Each record is to be copied exactly, with its pictures left behind.
+++ Records to process +++
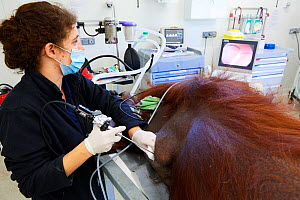 Veterinarian practising endoscopy on a female Orangutan (Pongo pygmaeus) under anaesthetic, having a pulmonary infection, Beauval Zoo, France, October 2017. - Eric Baccega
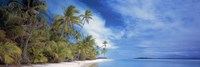 Palms Fine-Art Print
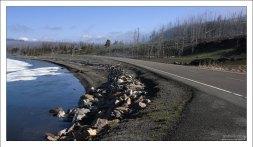 Дорога по северному краю озера Йеллоустоун.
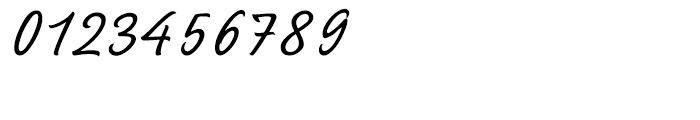 Sayer Script Light Font OTHER CHARS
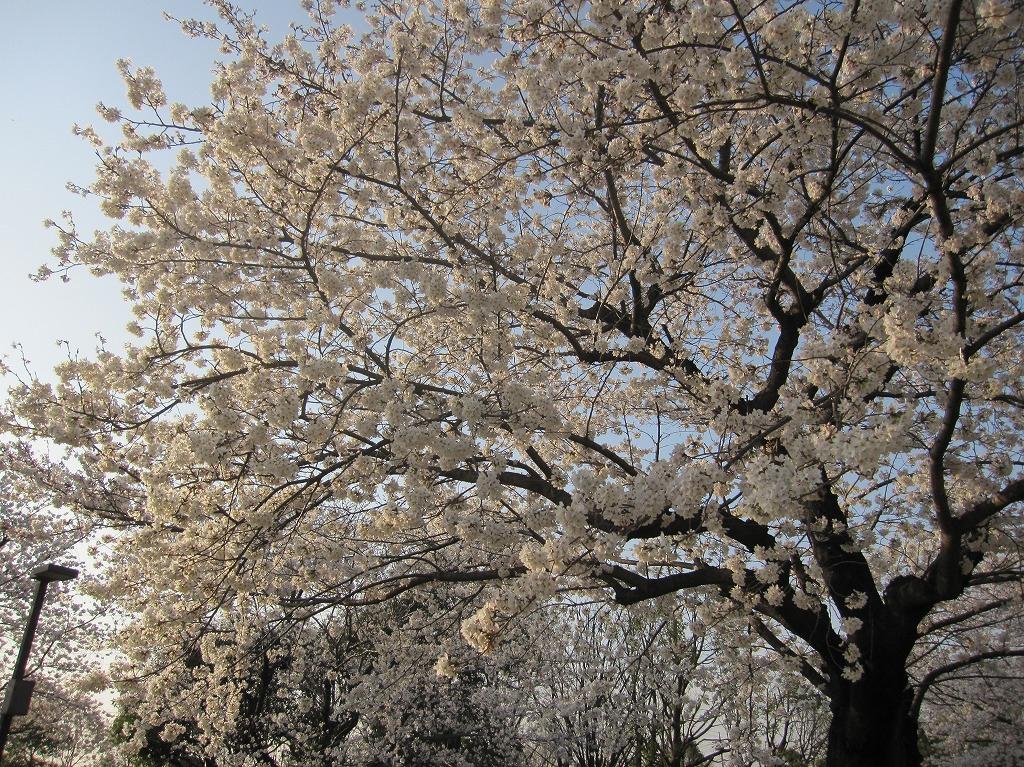 20130328_川越運動公園 (4)
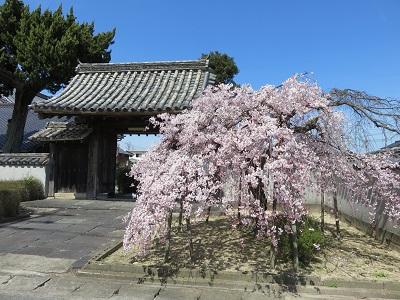 IMG_0571 広雲寺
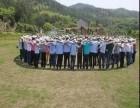 广东户外拓展亲子活动一日游年会组织会议拓展培训企业团队培训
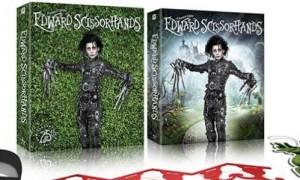 Edward-Scissorhands1-e1439324392425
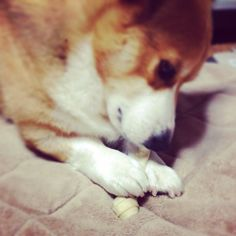 His hand is very cute! #dog #corgi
+++
- _Answer section_:
 Veterinarian practising endoscopy on a female Orangutan (Pongo pygmaeus) under anaesthetic, having a pulmonary infection, Beauval Zoo, France, October 2017. - Eric Baccega
 Palms Fine-Art Print
 Дорога по северному краю озера Йеллоустоун.
 Sayer Script Light Font OTHER CHARS
 20130328_川越運動公園 (4)
 IMG_0571 広雲寺
 广东户外拓展亲子活动一日游年会组织会议拓展培训企业团队培训
 Edward-Scissorhands1-e1439324392425
 His hand is very cute! #dog #corgi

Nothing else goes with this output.